- EXERCISE DESCRIPTION
All of the data is to be set down again without alteration.

[Opening ENTRIES SHOWN section]

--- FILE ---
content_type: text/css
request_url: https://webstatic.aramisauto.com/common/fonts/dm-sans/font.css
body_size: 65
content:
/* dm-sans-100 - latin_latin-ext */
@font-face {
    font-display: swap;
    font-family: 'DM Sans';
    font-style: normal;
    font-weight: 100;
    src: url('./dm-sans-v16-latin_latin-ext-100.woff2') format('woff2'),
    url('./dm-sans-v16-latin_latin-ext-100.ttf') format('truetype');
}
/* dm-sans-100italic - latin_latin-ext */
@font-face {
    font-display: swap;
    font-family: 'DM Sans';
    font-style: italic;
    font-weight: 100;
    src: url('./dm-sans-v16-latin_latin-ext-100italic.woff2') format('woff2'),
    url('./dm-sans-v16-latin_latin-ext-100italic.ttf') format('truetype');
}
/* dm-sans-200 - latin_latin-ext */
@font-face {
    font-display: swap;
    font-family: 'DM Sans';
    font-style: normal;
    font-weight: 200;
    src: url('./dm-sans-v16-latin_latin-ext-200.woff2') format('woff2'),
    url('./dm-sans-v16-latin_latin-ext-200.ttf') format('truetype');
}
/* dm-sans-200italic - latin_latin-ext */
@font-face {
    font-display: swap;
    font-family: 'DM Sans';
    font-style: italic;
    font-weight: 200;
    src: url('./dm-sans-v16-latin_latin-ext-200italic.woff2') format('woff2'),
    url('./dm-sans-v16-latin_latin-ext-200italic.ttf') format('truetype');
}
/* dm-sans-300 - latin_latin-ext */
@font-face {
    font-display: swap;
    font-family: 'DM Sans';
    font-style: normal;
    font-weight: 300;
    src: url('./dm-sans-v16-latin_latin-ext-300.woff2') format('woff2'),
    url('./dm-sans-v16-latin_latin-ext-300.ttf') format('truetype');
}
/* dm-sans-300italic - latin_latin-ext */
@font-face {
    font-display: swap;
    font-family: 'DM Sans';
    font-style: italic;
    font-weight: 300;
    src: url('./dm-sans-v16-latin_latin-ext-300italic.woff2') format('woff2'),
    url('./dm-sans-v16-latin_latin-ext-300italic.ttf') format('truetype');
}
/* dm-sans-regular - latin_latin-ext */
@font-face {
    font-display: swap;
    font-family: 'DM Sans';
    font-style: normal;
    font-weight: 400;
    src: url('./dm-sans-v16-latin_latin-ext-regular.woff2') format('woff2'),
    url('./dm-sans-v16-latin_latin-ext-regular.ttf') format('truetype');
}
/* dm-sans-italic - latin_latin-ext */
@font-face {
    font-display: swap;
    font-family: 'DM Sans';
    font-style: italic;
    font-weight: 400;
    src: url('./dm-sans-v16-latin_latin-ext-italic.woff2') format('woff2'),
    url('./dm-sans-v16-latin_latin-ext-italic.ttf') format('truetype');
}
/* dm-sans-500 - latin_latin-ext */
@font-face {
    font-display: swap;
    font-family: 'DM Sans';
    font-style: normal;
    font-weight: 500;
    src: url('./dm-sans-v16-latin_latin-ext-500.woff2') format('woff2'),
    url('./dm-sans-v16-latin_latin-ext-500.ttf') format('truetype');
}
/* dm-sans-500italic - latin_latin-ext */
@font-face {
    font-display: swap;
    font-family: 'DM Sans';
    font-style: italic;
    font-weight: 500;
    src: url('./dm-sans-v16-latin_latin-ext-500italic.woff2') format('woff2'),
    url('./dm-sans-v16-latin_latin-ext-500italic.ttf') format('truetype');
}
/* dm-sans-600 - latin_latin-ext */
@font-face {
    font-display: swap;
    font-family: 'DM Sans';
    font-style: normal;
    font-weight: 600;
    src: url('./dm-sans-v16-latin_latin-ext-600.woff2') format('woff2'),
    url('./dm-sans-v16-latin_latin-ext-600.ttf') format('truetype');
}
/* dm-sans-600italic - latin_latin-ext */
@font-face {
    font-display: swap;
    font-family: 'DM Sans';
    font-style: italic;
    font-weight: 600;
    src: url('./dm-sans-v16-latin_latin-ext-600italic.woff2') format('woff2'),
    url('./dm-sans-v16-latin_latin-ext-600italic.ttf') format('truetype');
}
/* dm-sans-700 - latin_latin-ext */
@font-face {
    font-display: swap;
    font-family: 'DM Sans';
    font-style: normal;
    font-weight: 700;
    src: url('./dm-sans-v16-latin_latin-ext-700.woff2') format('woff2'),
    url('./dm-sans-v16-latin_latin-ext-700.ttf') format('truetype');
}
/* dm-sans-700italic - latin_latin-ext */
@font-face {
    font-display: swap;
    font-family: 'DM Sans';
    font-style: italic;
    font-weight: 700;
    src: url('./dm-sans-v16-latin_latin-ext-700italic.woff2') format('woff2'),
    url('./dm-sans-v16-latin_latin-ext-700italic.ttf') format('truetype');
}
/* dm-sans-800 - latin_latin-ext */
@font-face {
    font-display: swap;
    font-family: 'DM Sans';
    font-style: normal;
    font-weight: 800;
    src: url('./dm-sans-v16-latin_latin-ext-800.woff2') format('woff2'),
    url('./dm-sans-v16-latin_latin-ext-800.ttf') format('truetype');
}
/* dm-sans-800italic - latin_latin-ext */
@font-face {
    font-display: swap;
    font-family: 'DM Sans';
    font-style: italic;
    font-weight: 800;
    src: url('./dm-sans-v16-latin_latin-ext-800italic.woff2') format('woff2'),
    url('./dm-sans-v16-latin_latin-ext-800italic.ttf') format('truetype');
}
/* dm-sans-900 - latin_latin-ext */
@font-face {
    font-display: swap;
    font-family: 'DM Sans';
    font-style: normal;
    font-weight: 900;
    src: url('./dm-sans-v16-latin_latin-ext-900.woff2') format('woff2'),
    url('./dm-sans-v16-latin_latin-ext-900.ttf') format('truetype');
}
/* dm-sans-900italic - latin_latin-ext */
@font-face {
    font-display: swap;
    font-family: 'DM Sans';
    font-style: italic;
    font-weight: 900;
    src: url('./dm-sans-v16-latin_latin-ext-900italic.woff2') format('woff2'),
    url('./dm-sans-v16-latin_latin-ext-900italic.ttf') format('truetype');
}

[Closing ENTRIES SHOWN section]

- ANSWER AREA
--- FILE ---
content_type: text/css
request_url: https://webstatic.aramisauto.com/common/fonts/dm-sans/font.css
body_size: 65
content:
/* dm-sans-100 - latin_latin-ext */
@font-face {
    font-display: swap;
    font-family: 'DM Sans';
    font-style: normal;
    font-weight: 100;
    src: url('./dm-sans-v16-latin_latin-ext-100.woff2') format('woff2'),
    url('./dm-sans-v16-latin_latin-ext-100.ttf') format('truetype');
}
/* dm-sans-100italic - latin_latin-ext */
@font-face {
    font-display: swap;
    font-family: 'DM Sans';
    font-style: italic;
    font-weight: 100;
    src: url('./dm-sans-v16-latin_latin-ext-100italic.woff2') format('woff2'),
    url('./dm-sans-v16-latin_latin-ext-100italic.ttf') format('truetype');
}
/* dm-sans-200 - latin_latin-ext */
@font-face {
    font-display: swap;
    font-family: 'DM Sans';
    font-style: normal;
    font-weight: 200;
    src: url('./dm-sans-v16-latin_latin-ext-200.woff2') format('woff2'),
    url('./dm-sans-v16-latin_latin-ext-200.ttf') format('truetype');
}
/* dm-sans-200italic - latin_latin-ext */
@font-face {
    font-display: swap;
    font-family: 'DM Sans';
    font-style: italic;
    font-weight: 200;
    src: url('./dm-sans-v16-latin_latin-ext-200italic.woff2') format('woff2'),
    url('./dm-sans-v16-latin_latin-ext-200italic.ttf') format('truetype');
}
/* dm-sans-300 - latin_latin-ext */
@font-face {
    font-display: swap;
    font-family: 'DM Sans';
    font-style: normal;
    font-weight: 300;
    src: url('./dm-sans-v16-latin_latin-ext-300.woff2') format('woff2'),
    url('./dm-sans-v16-latin_latin-ext-300.ttf') format('truetype');
}
/* dm-sans-300italic - latin_latin-ext */
@font-face {
    font-display: swap;
    font-family: 'DM Sans';
    font-style: italic;
    font-weight: 300;
    src: url('./dm-sans-v16-latin_latin-ext-300italic.woff2') format('woff2'),
    url('./dm-sans-v16-latin_latin-ext-300italic.ttf') format('truetype');
}
/* dm-sans-regular - latin_latin-ext */
@font-face {
    font-display: swap;
    font-family: 'DM Sans';
    font-style: normal;
    font-weight: 400;
    src: url('./dm-sans-v16-latin_latin-ext-regular.woff2') format('woff2'),
    url('./dm-sans-v16-latin_latin-ext-regular.ttf') format('truetype');
}
/* dm-sans-italic - latin_latin-ext */
@font-face {
    font-display: swap;
    font-family: 'DM Sans';
    font-style: italic;
    font-weight: 400;
    src: url('./dm-sans-v16-latin_latin-ext-italic.woff2') format('woff2'),
    url('./dm-sans-v16-latin_latin-ext-italic.ttf') format('truetype');
}
/* dm-sans-500 - latin_latin-ext */
@font-face {
    font-display: swap;
    font-family: 'DM Sans';
    font-style: normal;
    font-weight: 500;
    src: url('./dm-sans-v16-latin_latin-ext-500.woff2') format('woff2'),
    url('./dm-sans-v16-latin_latin-ext-500.ttf') format('truetype');
}
/* dm-sans-500italic - latin_latin-ext */
@font-face {
    font-display: swap;
    font-family: 'DM Sans';
    font-style: italic;
    font-weight: 500;
    src: url('./dm-sans-v16-latin_latin-ext-500italic.woff2') format('woff2'),
    url('./dm-sans-v16-latin_latin-ext-500italic.ttf') format('truetype');
}
/* dm-sans-600 - latin_latin-ext */
@font-face {
    font-display: swap;
    font-family: 'DM Sans';
    font-style: normal;
    font-weight: 600;
    src: url('./dm-sans-v16-latin_latin-ext-600.woff2') format('woff2'),
    url('./dm-sans-v16-latin_latin-ext-600.ttf') format('truetype');
}
/* dm-sans-600italic - latin_latin-ext */
@font-face {
    font-display: swap;
    font-family: 'DM Sans';
    font-style: italic;
    font-weight: 600;
    src: url('./dm-sans-v16-latin_latin-ext-600italic.woff2') format('woff2'),
    url('./dm-sans-v16-latin_latin-ext-600italic.ttf') format('truetype');
}
/* dm-sans-700 - latin_latin-ext */
@font-face {
    font-display: swap;
    font-family: 'DM Sans';
    font-style: normal;
    font-weight: 700;
    src: url('./dm-sans-v16-latin_latin-ext-700.woff2') format('woff2'),
    url('./dm-sans-v16-latin_latin-ext-700.ttf') format('truetype');
}
/* dm-sans-700italic - latin_latin-ext */
@font-face {
    font-display: swap;
    font-family: 'DM Sans';
    font-style: italic;
    font-weight: 700;
    src: url('./dm-sans-v16-latin_latin-ext-700italic.woff2') format('woff2'),
    url('./dm-sans-v16-latin_latin-ext-700italic.ttf') format('truetype');
}
/* dm-sans-800 - latin_latin-ext */
@font-face {
    font-display: swap;
    font-family: 'DM Sans';
    font-style: normal;
    font-weight: 800;
    src: url('./dm-sans-v16-latin_latin-ext-800.woff2') format('woff2'),
    url('./dm-sans-v16-latin_latin-ext-800.ttf') format('truetype');
}
/* dm-sans-800italic - latin_latin-ext */
@font-face {
    font-display: swap;
    font-family: 'DM Sans';
    font-style: italic;
    font-weight: 800;
    src: url('./dm-sans-v16-latin_latin-ext-800italic.woff2') format('woff2'),
    url('./dm-sans-v16-latin_latin-ext-800italic.ttf') format('truetype');
}
/* dm-sans-900 - latin_latin-ext */
@font-face {
    font-display: swap;
    font-family: 'DM Sans';
    font-style: normal;
    font-weight: 900;
    src: url('./dm-sans-v16-latin_latin-ext-900.woff2') format('woff2'),
    url('./dm-sans-v16-latin_latin-ext-900.ttf') format('truetype');
}
/* dm-sans-900italic - latin_latin-ext */
@font-face {
    font-display: swap;
    font-family: 'DM Sans';
    font-style: italic;
    font-weight: 900;
    src: url('./dm-sans-v16-latin_latin-ext-900italic.woff2') format('woff2'),
    url('./dm-sans-v16-latin_latin-ext-900italic.ttf') format('truetype');
}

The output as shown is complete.